La muchacha volvió a pasar bajo la luz de la lámpara que colgaba en una esquina de la galería. Llevaba un roman policier de la Serie Noire. Silbó de manera inaudible, pero Rycker oyó.
—Ese maldito cachorro —dijo—. Quiere a su cachorro más que a Dios.
Tal vez el Van der Hum lo hacía pasar, deshilvanadamente, de un tema a otro.
—No estoy celoso —dijo—. No me preocupa ningún hombre. Ella no es capaz de sentir con tanta fuerza para eso. A veces, hasta rehusa cumplir con sus deberes.
—¿Qué deberes?
—Sus deberes para conmigo. Sus deberes conyugales.
—Nunca pensé que ésos fueran deberes.
—Sabe usted muy bien que la Iglesia sí lo piensa. Nadie tiene el derecho de abstenerse, a menos que sea por consentimiento mutuo.
—Supongo que habrá momentos en que ella querrá estar sola.
—Y entonces ¿qué debo hacer yo? ¿Habré renunciado al sacerdocio para nada?
—Si fuera usted, yo no le hablaría tanto de amor a Dios —dijo Querry de mala gana—. Ella podría hacer un paralelo entre eso y su cama.

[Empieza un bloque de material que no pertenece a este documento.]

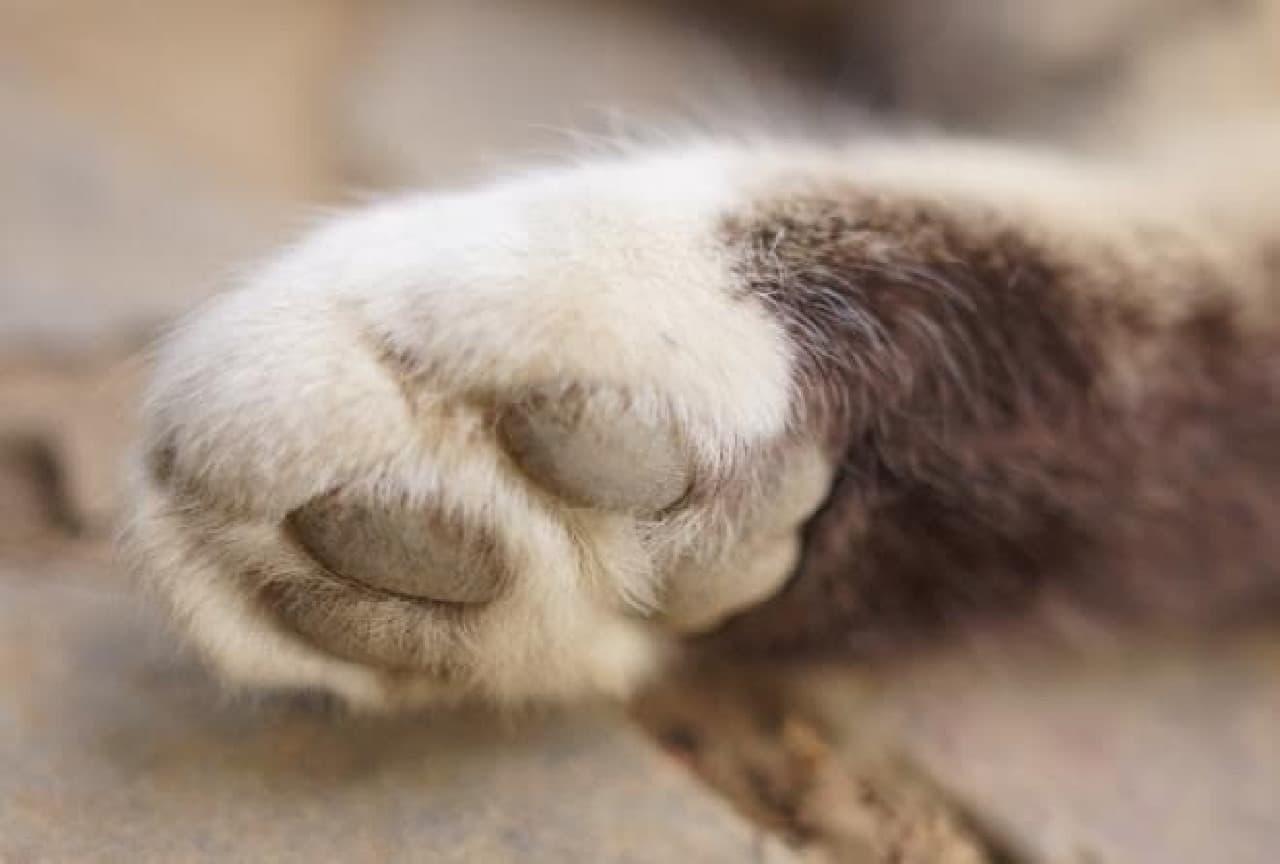 汗腺がある肉球は、猫にとっても大事なパーツ
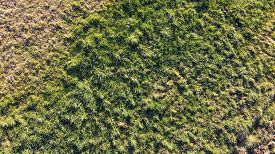 Top Aerial View Of Green Grass In Wild Fields, Savoy, France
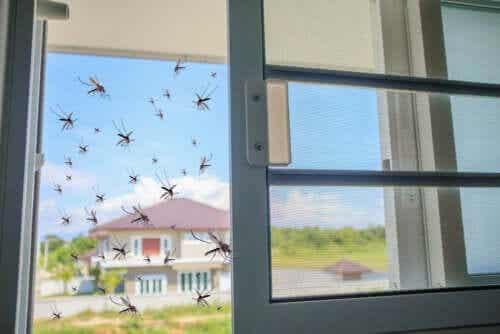 Le basilic comme remède naturel contre les moustiques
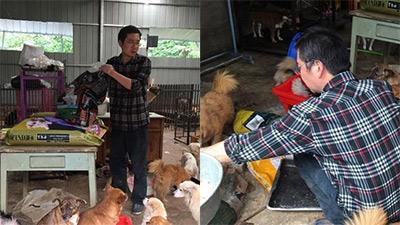 Người đàn ông cưu mang 300 con chó tới khánh kiệt, bố mẹ nghỉ hưu cũng phải nai lưng đi làm trả nợ con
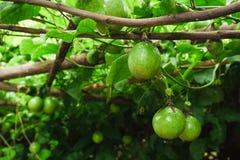 在新绿色的西番莲果从果子没有被烹调,准备 库存图片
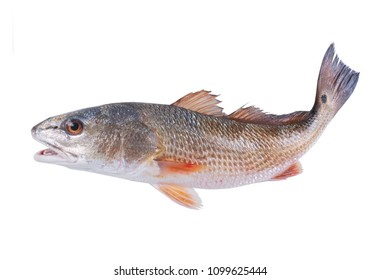 Red Drum (Sciaenops ocellatus) with a curved tail. Isolated on white background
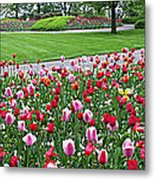 Keukenhof Gardens Panoramic 49 Metal Print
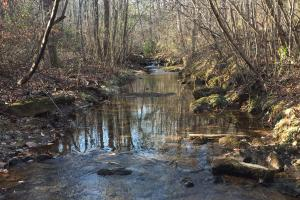Sand Rock Wolf Creek Recreational Tract - DeKalb County AL
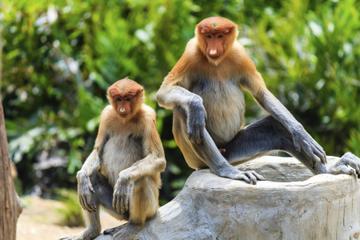 Ganztägige Tour ab Kuching zum Bako Nationalpark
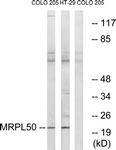 C16675-1 - MRPL50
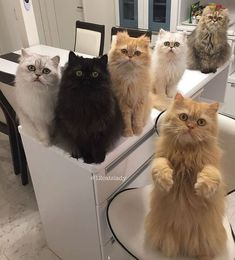"""The Japan-based owner of 12 fancy kitties, who proudly describes herself as a """"full-time cat mom"""" reveals what it's like to live with spoiled indoor chinchilla Persians and breaks all the cat lady ste #persiancatkitty"""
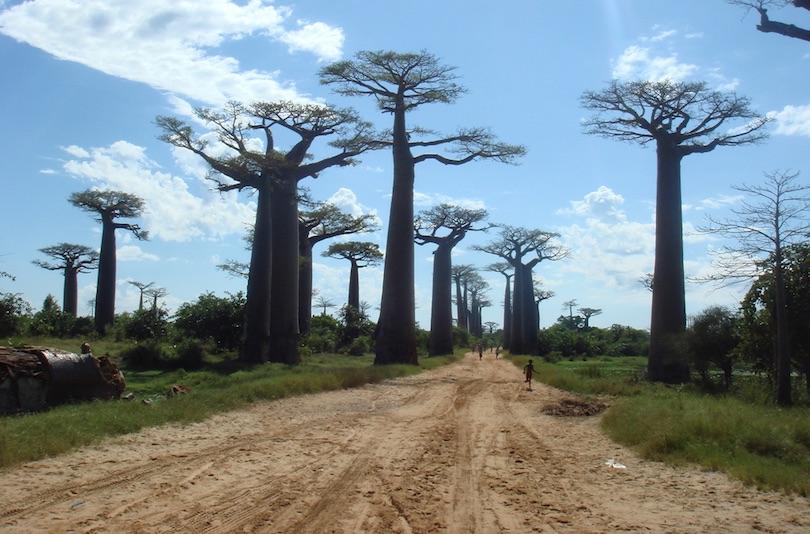 Baobabs Avenue, azaz a Majomkenyérfák útja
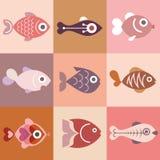 Fishes. Aquarium fishes - vector illustration, isolated design elements Stock Images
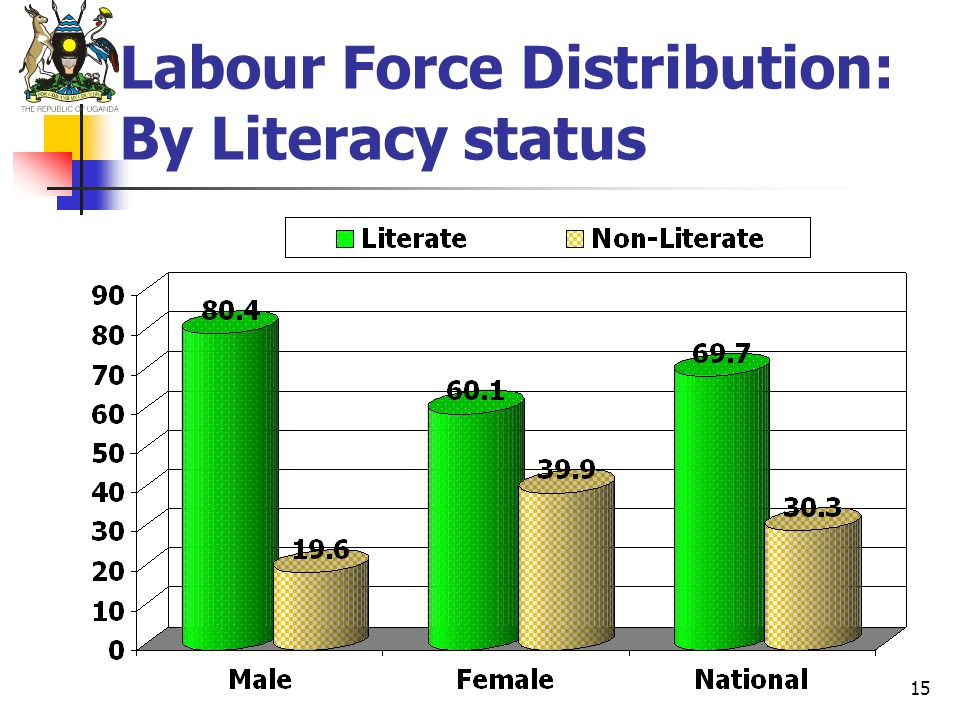 Labour Force Distribution: By Literacy status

—Hay un estrecho paralelo, para un católico —dijo rápidamente Rycker.
Levantó la mano como si contestara a una pregunta frente a sus compañeros novicios. Entre sus nudillos, la cerda del pelo era como una fila de bigotitos.
—Usted parece estar muy al tanto del tema —dijo Querry.
—En el seminario era muy fuerte en materia de moral teológica.
—Entonces, no creo que me necesite… y tampoco a los padres. Por 1o visto, ha encontrado usted una solución satisfactoria.
—Eso ni se discute. Pero a veces necesitamos que nos confirmen y nos estimulen. Usted no se figura, señor Querry, qué alivio significa poder hablar de estos problemas con un católico instruido.
—Yo no me llamaría así…
Rycker rió.
—¿Cómo? ¿El Querry? Usted no puede engañarme a mí. Se está haciendo el modesto. Me extraña que no lo hayan hecho conde del Santo Imperio Romano… como al cantor irlandés aquél… ¿Cómo se llamaba?
—No sé. No me da por la música.
—Debería leer lo que dicen de usted en Time.
—En materias como ésas, Time no está necesariamente bien informado. ¿Le importa si me voy a acostar? Mañana tendré que levantarme temprano, si quiero alcanzar la embalsadera.
—¡Claro! Aunque dudo que mañana pueda atravesar el río.
Rycker lo siguió a lo largo de la galería hasta su cuarto. La oscuridad estaba llena de ruido de ranas, y durante mucho rato, después de que el dueño de casa le hubo dado las buenas noches, Querry creyó oír en el canto de las ranas las frases huecas de Rycker: gracia, sacramento, deber, amor, amor, amor.